Investimento menor dificulta a retomada sustentável

Outubro marcou o quarto mês consecutivo de queda de investimentos, segundo o Indicador Ipea de Formação Bruta de Capital Fixo

O Estado de S. Paulo

15 Dezembro 2016 | 03h15

Outubro marcou o quarto mês consecutivo de queda de investimentos, segundo o Indicador Ipea de Formação Bruta de Capital Fixo. O índice mostra o grau de confiança das empresas e da existência de capital para aumentar a produção no longo prazo. Os números reforçam a crença de que a retomada econômica deverá ser lenta.

Entre setembro e outubro, segundo o Ipea, a taxa de investimento caiu 2,6%, porcentual que atingiu 13,6% na comparação com outubro de 2015. Mantida a tendência, o Ipea estima que o recuo do investimento no trimestre em curso será de 4,8% em relação ao anterior.

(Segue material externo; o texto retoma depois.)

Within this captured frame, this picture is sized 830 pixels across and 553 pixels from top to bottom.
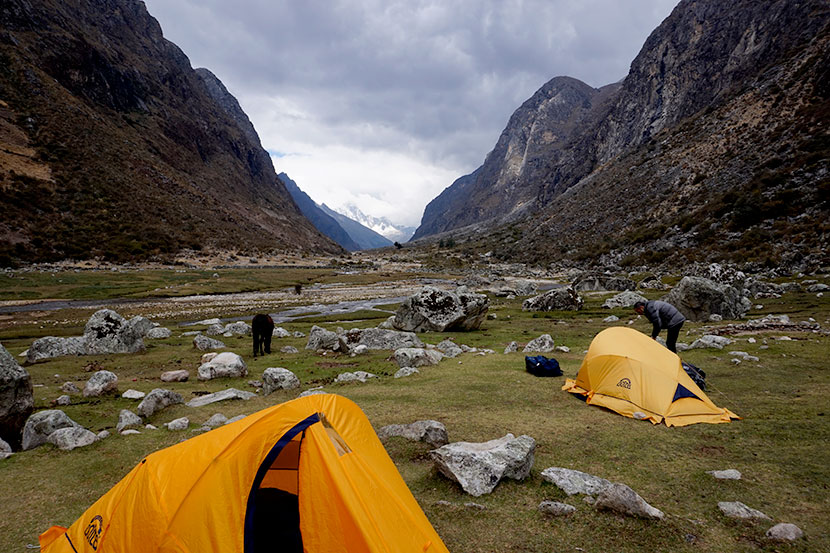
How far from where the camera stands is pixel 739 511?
19.4 ft

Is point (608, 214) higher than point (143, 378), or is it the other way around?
point (608, 214)

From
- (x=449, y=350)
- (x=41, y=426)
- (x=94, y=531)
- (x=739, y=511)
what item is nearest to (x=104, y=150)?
(x=449, y=350)

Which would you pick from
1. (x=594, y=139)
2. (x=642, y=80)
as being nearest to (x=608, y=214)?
(x=642, y=80)

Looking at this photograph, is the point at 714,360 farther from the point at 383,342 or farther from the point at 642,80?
the point at 642,80

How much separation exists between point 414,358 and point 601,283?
40.0 meters

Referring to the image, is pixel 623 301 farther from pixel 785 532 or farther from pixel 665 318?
pixel 785 532

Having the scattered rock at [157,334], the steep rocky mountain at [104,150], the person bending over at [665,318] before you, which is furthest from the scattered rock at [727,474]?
the steep rocky mountain at [104,150]

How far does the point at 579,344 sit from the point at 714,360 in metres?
6.70

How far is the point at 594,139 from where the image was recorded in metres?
181

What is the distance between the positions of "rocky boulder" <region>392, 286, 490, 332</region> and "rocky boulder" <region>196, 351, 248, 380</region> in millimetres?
14498

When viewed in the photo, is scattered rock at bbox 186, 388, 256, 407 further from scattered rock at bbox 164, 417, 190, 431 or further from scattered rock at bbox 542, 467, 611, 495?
scattered rock at bbox 542, 467, 611, 495

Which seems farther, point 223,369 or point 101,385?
point 223,369

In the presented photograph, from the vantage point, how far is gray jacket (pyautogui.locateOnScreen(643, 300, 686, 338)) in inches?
553

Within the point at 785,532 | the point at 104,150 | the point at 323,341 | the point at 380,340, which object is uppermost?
the point at 104,150
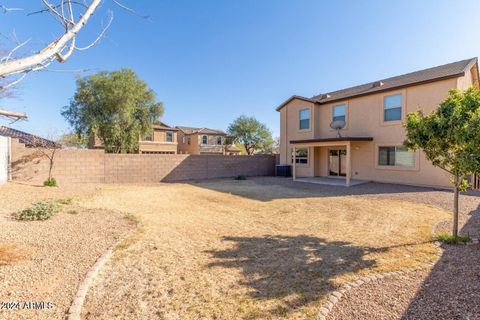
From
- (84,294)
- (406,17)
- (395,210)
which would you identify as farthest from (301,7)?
(84,294)

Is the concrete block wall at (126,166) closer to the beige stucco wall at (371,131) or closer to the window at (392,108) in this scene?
the beige stucco wall at (371,131)

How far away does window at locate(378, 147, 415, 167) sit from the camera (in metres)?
13.8

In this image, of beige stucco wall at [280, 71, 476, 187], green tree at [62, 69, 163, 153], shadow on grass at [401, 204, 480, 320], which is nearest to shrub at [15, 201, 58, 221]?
shadow on grass at [401, 204, 480, 320]

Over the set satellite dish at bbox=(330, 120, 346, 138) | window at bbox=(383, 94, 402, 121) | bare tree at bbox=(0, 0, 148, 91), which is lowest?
bare tree at bbox=(0, 0, 148, 91)

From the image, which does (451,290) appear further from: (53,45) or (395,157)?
(395,157)

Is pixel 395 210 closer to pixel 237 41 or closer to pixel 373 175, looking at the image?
pixel 373 175

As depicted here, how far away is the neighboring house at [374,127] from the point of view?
1296 cm

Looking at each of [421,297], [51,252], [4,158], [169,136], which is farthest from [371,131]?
[169,136]

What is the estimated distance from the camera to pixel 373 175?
1551 centimetres

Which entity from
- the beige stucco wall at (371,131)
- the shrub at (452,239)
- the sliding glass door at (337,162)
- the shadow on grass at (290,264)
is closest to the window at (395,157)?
the beige stucco wall at (371,131)

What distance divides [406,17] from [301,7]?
190 inches

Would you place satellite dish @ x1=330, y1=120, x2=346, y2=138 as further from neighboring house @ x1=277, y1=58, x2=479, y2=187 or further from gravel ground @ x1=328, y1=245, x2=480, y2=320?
gravel ground @ x1=328, y1=245, x2=480, y2=320

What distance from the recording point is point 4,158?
11594 mm

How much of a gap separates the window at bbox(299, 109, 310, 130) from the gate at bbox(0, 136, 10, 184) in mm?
18654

Não é uma situação nova, o que faz supor que se trata de problema estrutural.

Depois de atingir 21,5% do Produto Interno Bruto (PIB) no terceiro trimestre de 2013, a taxa de investimento caiu sem interrupção em iguais trimestres de 2014, 2015 e 2016, quando atingiu 16,5% do PIB, segundo o IBGE.

Houve, portanto, uma queda de cinco pontos porcentuais em relação ao PIB em três anos. A queda não só é muito forte, como muito rápida. Havia a expectativa de que o governo Temer conseguiria reverter essa tendência, mas isso não vem ocorrendo.

A preços correntes, a taxa de investimento do País deverá atingir o menor valor das últimas duas décadas. Ainda pior é que o Brasil está entre os emergentes que menos investem e realizam, figurando bem atrás de outros países de dimensões continentais, como a China e a Índia.

O investimento é medido pelo consumo aparente de máquinas e equipamentos, que caiu 1,5% entre setembro e outubro, e pela construção civil, com recuo de 3,9%. A importação entra na conta e, sendo fraca, ajuda a derrubar o investimento. Outro indicador negativo é o da queda da produção doméstica de bens de capital, de 2,8% no mês.

A retomada econômica depende do consumo, das exportações e do investimento. Mas, com as limitações ao consumo decorrentes do desemprego e da perda de renda das famílias e a modesta contribuição das vendas externas, resta criar condições para atrair investimentos, especialmente para a infraestrutura.